Similarly, the channels we use to communicate about the vaccines are also important to consider.
When Bahamians were asked where they wanted to see information about vaccines, television news was mentioned three times more often than Facebook, for example.
Well-produced social media videos are important, but the research seems to suggest that perhaps leveraging television news through an earned media strategy could have an even greater impact.
The conversation should also be two-way.
One of our core values at Open Current is ensuring that our communications strategies involve an element of “listening”.
While there are legitimate concerns about public and virtual events being railroaded by people with political or anti-vaccine agendas, there are ways to address the concerns of people through controlled channels that ensure that any public discussion is productive, positive, and genuine.
Social media monitoring and rapid response to vaccine misinformation should be constant. Direct interaction with concerned members of the public through virtual channels is a great way to address specific concerns one person at a time.
Focus should be placed on the future while recognizing that there will likely be a long path to normalcy. The objective should be to promote optimism within the realm of what is possible and realistic.
Communicating unrealistic expectations about the ending of protocols or speaking of vaccines as a panacea for the pandemic will only set us up for failure in the long run and generate mistrust when these assertions do not pan out.
When it comes to any COVID-19 communications, data is our best friend.
Communicating with the public should include constant updates on the latest trends and insights from public health data and global research. People do not want to hear baseless hopes or affirmations.
They want information they can trust, and they want to understand why vaccinations, as well as the current public health protocols, are necessary.
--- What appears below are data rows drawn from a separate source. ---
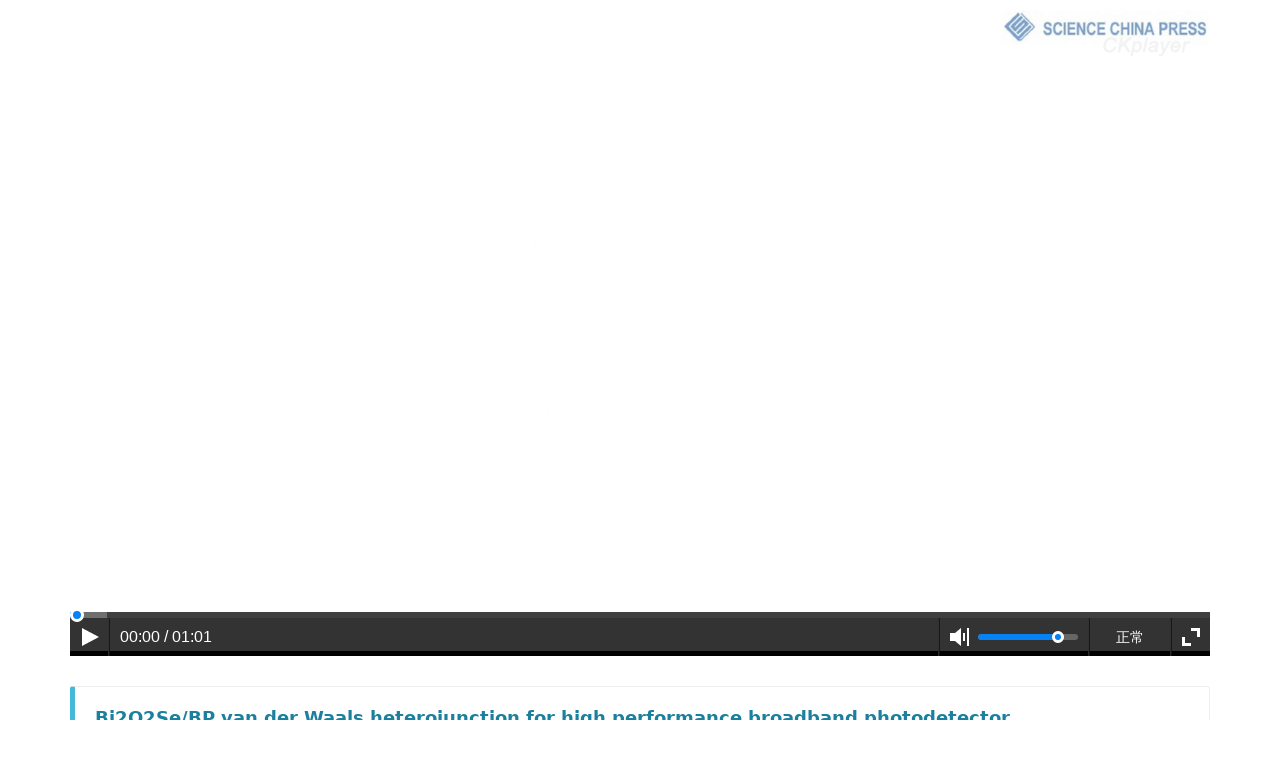

--- FILE ---
content_type: text/html
request_url: http://scis.scichina.com/en/2021/140404.html
body_size: 5421
content:
<!DOCTYPE html>
<html>
<head>
 <meta charset="utf-8">
 <meta http-equiv="X-UA-Compatible" content="IE=edge">
 <meta name="viewport" content="width=device-width, initial-scale=1">
 <!-- 上述3个meta标签*必须*放在最前面，任何其他内容都*必须*跟随其后！ -->
 <meta name="description" content="Bi2O2Se/BP van der Waals heterojunction for high performance broadband photodetector">
 <meta name="keywords" content="中国科学信息科学, 中国科学：信息科学, 《中国科学：信息科学》, 中国科学 信息科学, 《中国科学 信息科学》, SCIS, scis, SSI, ssi, 中国科学F辑, Science China Information Sciences, Sci China Inf Sci">
 <title>Bi2O2Se/BP van der Waals heterojunction for high performance broadband photodetector</title>
 <!-- Bootstrap -->
 <link href="http://scis.scichina.com/min.css" rel="stylesheet">
 <!-- HTML5 shim and Respond.js for IE8 support of HTML5 elements and media queries -->
 <!-- WARNING: Respond.js doesn't work if you view the page via file:// -->
 <!--[if lt IE 9]>
  <script src="https://cdn.bootcss.com/html5shiv/3.7.3/html5shiv.min.js"></script>
  <script src="https://cdn.bootcss.com/respond.js/1.4.2/respond.min.js"></script>
 <![endif]-->

<!-- Favicons -->
<link rel="apple-touch-icon" href="http://scis.scichina.com/en/2021/140404.jpg">
<link rel="icon" href="http://scis.scichina.com/logo.ico">

</head>

<body>

<div class="container"><div class="row"><div class="col-sm-12">
<p><div id="video" style="width: 100%;" class="center-block"></div></p>
</div></div></div>

<div class="container"><div class="row"><div class="col-sm-12" role="main">
<div class="bs-callout bs-callout-info">
    <h4 class="text-info"><strong>Bi2O2Se/BP van der Waals heterojunction for high performance broadband photodetector</strong></h4>
    <p>Liu, Xing; Wang, Wenhui; Yang, Fang; Feng, Shaopeng; Hu, Zhenliang; Lu, Junpeng; Ni, Zhenhua</p>
    <p><em><a href="http://scis.scichina.com">Sci China Inf Sci</a>, 2021, 64(4): 140404</em></p>
	<p>Broadband photodetector has wide applications in the field of remote sensing, health monitoring and medical imaging. Two-dimensional (2D) materials with narrow bandgaps have shown enormous potential in broadband photodetection. However, the device performance is often restricted by the high dark currents. Herein, we demonstrate a high performance broadband photodetector by constructing Bi2O2Se/BP van der Waals heterojunction. The device exhibits a p-n diode behavior with a current rectification ratio of ∼20. Benifited from the low dark current of the heterojunction and the effective carrier separation, the device achieves the responsivity (R) of ∼ 500 A/W, ∼ 4.3 A/W and ∼ 2.3 A/W at 700 nm, 1310 nm and 1550 nm, respectively. The specific detectivity (D*) is up to ∼ 2.8×1011 Jones (700 nm), ∼ 2.4×109 Jones (1310 nm) and ∼ 1.3 × 109 Jones (1550 nm). Moreover, the response time is ∼ 9 ms, which is more than 20 times faster than that of individual BP (∼ 190 ms) and Bi2O2Se (∼ 180 ms) devices.</p>
	<p><a class='btn btn-xs btn-warning' href='http://scis.scichina.com/en/2021/140404.pdf' target='_blank'>PDF</a>
    	<a class='btn btn-xs btn-warning' href='http://scis.scichina.com/en/2021/140404-supplementary.pdf' target='_blank'>Supplementary</a>

<!--
		<div class="bdsharebuttonbox">
		<a href="#" class="bds_tsina" data-cmd="tsina" title="分享到新浪微博"></a>
		<a href="#" class="bds_weixin" data-cmd="weixin" title="分享到微信"></a>
		<a href="#" class="bds_fbook" data-cmd="fbook"></a>
		<a href="#" class="bds_twi" data-cmd="twi"></a>
		</div>
-->
    </p>
</div>
</div></div></div>


<footer class="bs-docs-footer"><div class="container"><div class="row">
	<div class="col-sm-3"><script type="text/javascript" id="clustrmaps" src="//cdn.clustrmaps.com/map_v2.js?cl=ffffff&w=200&t=tt&d=LWXY2_3d1XznBxqqwRQdIWMiJellQQz83AfURD4kaiU&co=2d78ad&cmo=3acc3a&cmn=ff5353&ct=ffffff"></script></div>
	<div class="col-sm-9">
		<span>Copyright © <a href="http://scis.scichina.com/index.html">SCIENCE CHINA Information Sciences</a></span> | 
		<a href="#top">Back to top</a>
		<span>Updated: 2022-04-28</span>
	</div>
</div></div></footer>




<!-- jQuery (necessary for Bootstrap's JavaScript plugins) -->
<script src="http://scis.scichina.com/jquery.min.js"></script>
<!-- Include all compiled plugins (below), or include individual files as needed -->
<script src="http://scis.scichina.com/bootstrap.min.js" integrity="sha384-aJ21OjlMXNL5UyIl/XNwTMqvzeRMZH2w8c5cRVpzpU8Y5bApTppSuUkhZXN0VxHd" crossorigin="anonymous"></script>

<!-- ckplayer -->
<script type="text/javascript" src="http://scis.scichina.com/ckplayer/ckplayer.js" charset="UTF-8"></script>
<script type="text/javascript">
var videoObject = {
				container: '#video', //容器的ID或className
				variable: 'player',//播放函数名称
				video: "http://scis.scichina.com/en/2021/140404.mp4"
				};
var player = new ckplayer(videoObject);

</script>

<script>window._bd_share_config={"common":{"bdSnsKey":{},"bdText":"","bdMini":"2","bdPic":"","bdStyle":"0","bdSize":"16"},"share":{}};with(document)0[(getElementsByTagName('head')[0]||body).appendChild(createElement('script')).src='http://bdimg.share.baidu.com/static/api/js/share.js?v=89860593.js?cdnversion='+~(-new Date()/36e5)];</script>

</body>
</html>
Even the most vaccine hesitant people are more likely to be impacted by the data over the long term. In fact, we are already seeing hesitant people who were convinced to get vaccinated after seeing millions of people get vaccinated around the world with very few incidents.
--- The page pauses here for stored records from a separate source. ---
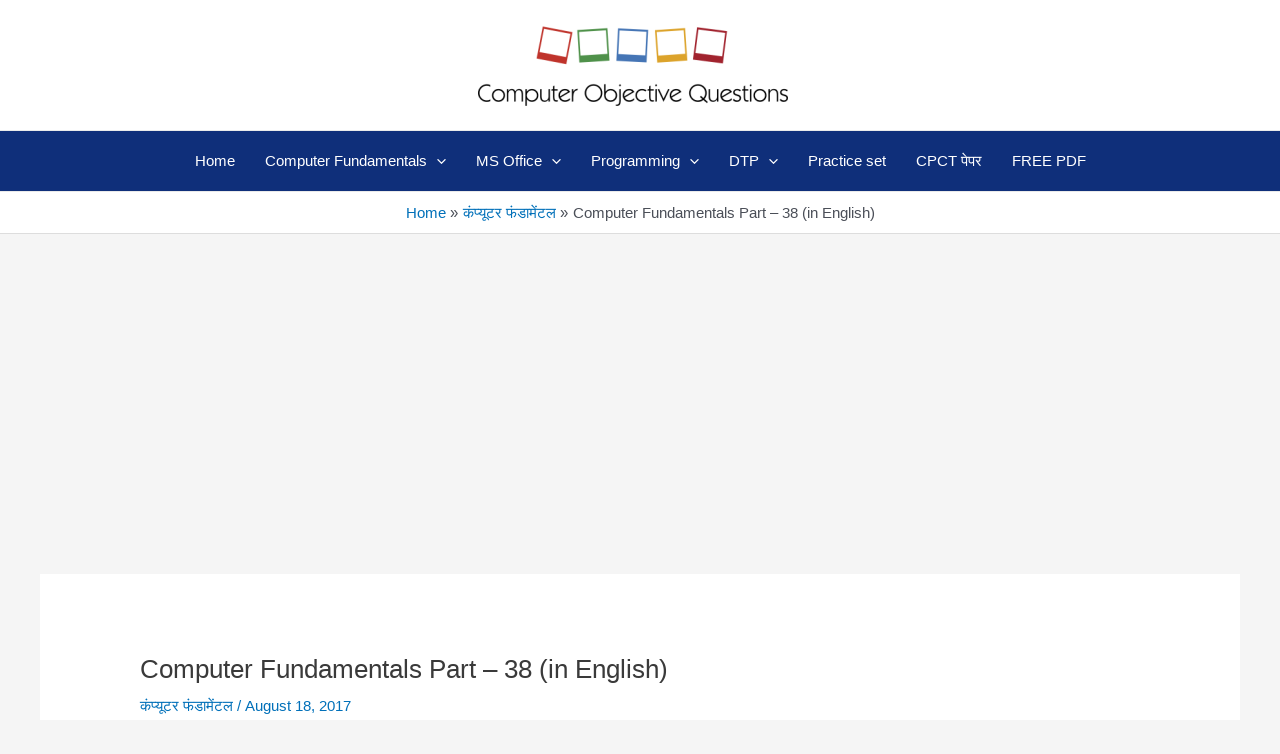

--- FILE ---
content_type: text/html; charset=utf-8
request_url: https://www.google.com/recaptcha/api2/aframe
body_size: 267
content:
<!DOCTYPE HTML><html><head><meta http-equiv="content-type" content="text/html; charset=UTF-8"></head><body><script nonce="4i_VcZ189JOW4bat33BpGA">/** Anti-fraud and anti-abuse applications only. See google.com/recaptcha */ try{var clients={'sodar':'https://pagead2.googlesyndication.com/pagead/sodar?'};window.addEventListener("message",function(a){try{if(a.source===window.parent){var b=JSON.parse(a.data);var c=clients[b['id']];if(c){var d=document.createElement('img');d.src=c+b['params']+'&rc='+(localStorage.getItem("rc::a")?sessionStorage.getItem("rc::b"):"");window.document.body.appendChild(d);sessionStorage.setItem("rc::e",parseInt(sessionStorage.getItem("rc::e")||0)+1);localStorage.setItem("rc::h",'1768446325896');}}}catch(b){}});window.parent.postMessage("_grecaptcha_ready", "*");}catch(b){}</script></body></html>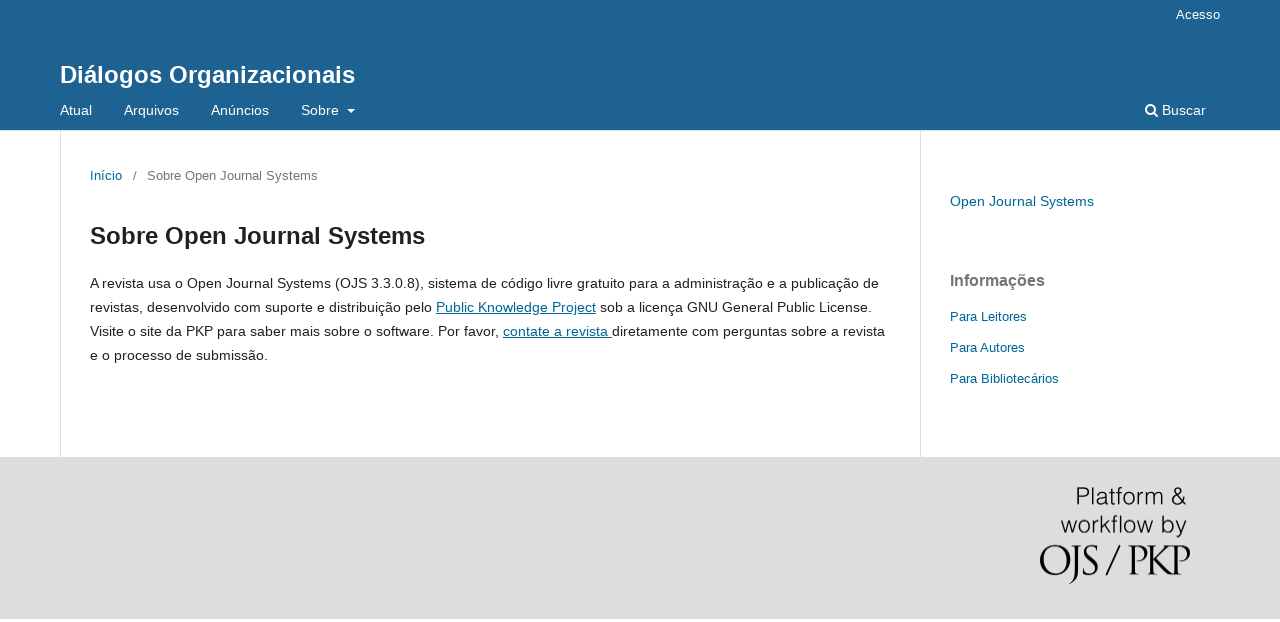

--- FILE ---
content_type: text/html; charset=utf-8
request_url: https://periodicos.ufam.edu.br/index.php/dialogos_organizacionais/about/aboutThisPublishingSystem
body_size: 1824
content:
<!DOCTYPE html>
<html lang="pt-BR" xml:lang="pt-BR">
<head>
	<meta charset="utf-8">
	<meta name="viewport" content="width=device-width, initial-scale=1.0">
	<title>
		Sobre Open Journal Systems
							| Diálogos Organizacionais
			</title>

	
<meta name="generator" content="Open Journal Systems 3.3.0.8">
	<link rel="stylesheet" href="//periodicos.ufam.edu.br/index.php/dialogos_organizacionais/$$$call$$$/page/page/css?name=stylesheet" type="text/css" /><link rel="stylesheet" href="//periodicos.ufam.edu.br/index.php/dialogos_organizacionais/$$$call$$$/page/page/css?name=font" type="text/css" /><link rel="stylesheet" href="//periodicos.ufam.edu.br/lib/pkp/styles/fontawesome/fontawesome.css?v=3.3.0.8" type="text/css" />
</head>
<body class="pkp_page_about pkp_op_aboutThisPublishingSystem" dir="ltr">

	<div class="pkp_structure_page">

				<header class="pkp_structure_head" id="headerNavigationContainer" role="banner">
						 <nav class="cmp_skip_to_content" aria-label="Ir para os links de conteúdo">
	<a href="#pkp_content_main">Ir para o conteúdo principal</a>
	<a href="#siteNav">Ir para o menu de navegação principal</a>
		<a href="#pkp_content_footer">Ir para o rodapé</a>
</nav>

			<div class="pkp_head_wrapper">

				<div class="pkp_site_name_wrapper">
					<button class="pkp_site_nav_toggle">
						<span>Open Menu</span>
					</button>
										<div class="pkp_site_name">
																<a href="						//periodicos.ufam.edu.br/index.php/dialogos_organizacionais/index
					" class="is_text">Diálogos Organizacionais</a>
										</div>
				</div>

				
				<nav class="pkp_site_nav_menu" aria-label="Navegação no Site">
					<a id="siteNav"></a>
					<div class="pkp_navigation_primary_row">
						<div class="pkp_navigation_primary_wrapper">
																				<ul id="navigationPrimary" class="pkp_navigation_primary pkp_nav_list">
								<li class="">
				<a href="//periodicos.ufam.edu.br/index.php/dialogos_organizacionais/issue/current">
					Atual
				</a>
							</li>
								<li class="">
				<a href="//periodicos.ufam.edu.br/index.php/dialogos_organizacionais/issue/archive">
					Arquivos
				</a>
							</li>
								<li class="">
				<a href="//periodicos.ufam.edu.br/index.php/dialogos_organizacionais/announcement">
					Anúncios
				</a>
							</li>
								<li class="">
				<a href="//periodicos.ufam.edu.br/index.php/dialogos_organizacionais/about">
					Sobre
				</a>
									<ul>
																					<li class="">
									<a href="//periodicos.ufam.edu.br/index.php/dialogos_organizacionais/about">
										Sobre a Revista
									</a>
								</li>
																												<li class="">
									<a href="//periodicos.ufam.edu.br/index.php/dialogos_organizacionais/about/submissions">
										Submissões
									</a>
								</li>
																																									<li class="">
									<a href="//periodicos.ufam.edu.br/index.php/dialogos_organizacionais/about/privacy">
										Declaração de Privacidade
									</a>
								</li>
																												<li class="">
									<a href="//periodicos.ufam.edu.br/index.php/dialogos_organizacionais/about/contact">
										Contato
									</a>
								</li>
																		</ul>
							</li>
			</ul>

				

																						<div class="pkp_navigation_search_wrapper">
									<a href="//periodicos.ufam.edu.br/index.php/dialogos_organizacionais/search" class="pkp_search pkp_search_desktop">
										<span class="fa fa-search" aria-hidden="true"></span>
										Buscar
									</a>
								</div>
													</div>
					</div>
					<div class="pkp_navigation_user_wrapper" id="navigationUserWrapper">
							<ul id="navigationUser" class="pkp_navigation_user pkp_nav_list">
															<li class="profile">
				<a href="//periodicos.ufam.edu.br/index.php/dialogos_organizacionais/login">
					Acesso
				</a>
							</li>
										</ul>

					</div>
				</nav>
			</div><!-- .pkp_head_wrapper -->
		</header><!-- .pkp_structure_head -->

						<div class="pkp_structure_content has_sidebar">
			<div class="pkp_structure_main" role="main">
				<a id="pkp_content_main"></a>

<div class="page page_about_publishing_system">
	<nav class="cmp_breadcrumbs" role="navigation" aria-label="Você está aqui:">
	<ol>
		<li>
			<a href="//periodicos.ufam.edu.br/index.php/dialogos_organizacionais/index">
				Início
			</a>
			<span class="separator">/</span>
		</li>
		<li class="current">
			<span aria-current="page">
									Sobre Open Journal Systems
							</span>
		</li>
	</ol>
</nav>

	<h1>
		Sobre Open Journal Systems
	</h1>

	<p>
					A revista usa o Open Journal Systems (OJS 3.3.0.8), sistema de código livre gratuito para a administração e a publicação de revistas, desenvolvido com suporte e distribuição pelo <a href="http://pkp.sfu.ca/">Public Knowledge Project</a> sob a licença GNU General Public License. Visite o site da PKP para saber mais sobre o software. Por favor, <a href="//periodicos.ufam.edu.br/index.php/dialogos_organizacionais/about/contact"> contate a revista </a> diretamente com perguntas sobre a revista e o processo de submissão.
			</p>

</div><!-- .page -->

	</div><!-- pkp_structure_main -->

									<div class="pkp_structure_sidebar left" role="complementary" aria-label="Barra lateral">
				<div class="pkp_block block_developed_by">
	<h2 class="pkp_screen_reader">
		Desenvolvido por
	</h2>

	<div class="content">
		<a href="http://pkp.sfu.ca/ojs/">
			Open Journal Systems
		</a>
	</div>
</div>
<div class="pkp_block block_information">
	<h2 class="title">Informações</h2>
	<div class="content">
		<ul>
							<li>
					<a href="//periodicos.ufam.edu.br/index.php/dialogos_organizacionais/information/readers">
						Para Leitores
					</a>
				</li>
										<li>
					<a href="//periodicos.ufam.edu.br/index.php/dialogos_organizacionais/information/authors">
						Para Autores
					</a>
				</li>
										<li>
					<a href="//periodicos.ufam.edu.br/index.php/dialogos_organizacionais/information/librarians">
						Para Bibliotecários
					</a>
				</li>
					</ul>
	</div>
</div>

			</div><!-- pkp_sidebar.left -->
			</div><!-- pkp_structure_content -->

<div class="pkp_structure_footer_wrapper" role="contentinfo">
	<a id="pkp_content_footer"></a>

	<div class="pkp_structure_footer">

		
		<div class="pkp_brand_footer" role="complementary">
			<a href="//periodicos.ufam.edu.br/index.php/dialogos_organizacionais/about/aboutThisPublishingSystem">
				<img alt="Mais informações sobre o sistema de publicação, a plataforma e o fluxo de publicação do OJS/PKP." src="//periodicos.ufam.edu.br/templates/images/ojs_brand.png">
			</a>
		</div>
	</div>
</div><!-- pkp_structure_footer_wrapper -->

</div><!-- pkp_structure_page -->

<script src="//periodicos.ufam.edu.br/lib/pkp/lib/vendor/components/jquery/jquery.min.js?v=3.3.0.8" type="text/javascript"></script><script src="//periodicos.ufam.edu.br/lib/pkp/lib/vendor/components/jqueryui/jquery-ui.min.js?v=3.3.0.8" type="text/javascript"></script><script src="//periodicos.ufam.edu.br/plugins/themes/default/js/lib/popper/popper.js?v=3.3.0.8" type="text/javascript"></script><script src="//periodicos.ufam.edu.br/plugins/themes/default/js/lib/bootstrap/util.js?v=3.3.0.8" type="text/javascript"></script><script src="//periodicos.ufam.edu.br/plugins/themes/default/js/lib/bootstrap/dropdown.js?v=3.3.0.8" type="text/javascript"></script><script src="//periodicos.ufam.edu.br/plugins/themes/default/js/main.js?v=3.3.0.8" type="text/javascript"></script>


</body>
</html>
But data is useless without storytelling. All public health protocols, statistics, developments, and decisions should be packaged within a narrative framework intended to drive people to get vaccinated.
Whatever story we decide to tell, we should be sure that it remains consistent across all messengers, mediums, and formats. Storytelling is the glue that ties our collective success together.
Remember that the effort to arrest the spread of COVID-19 is both a marathon and a sprint. Patience, strategy, and consistency are what we need to be effective.
Most of all, communicators must remain disciplined and dedicated to the objectives as we work to beat back the worst of this pandemic and protect ourselves and those around us.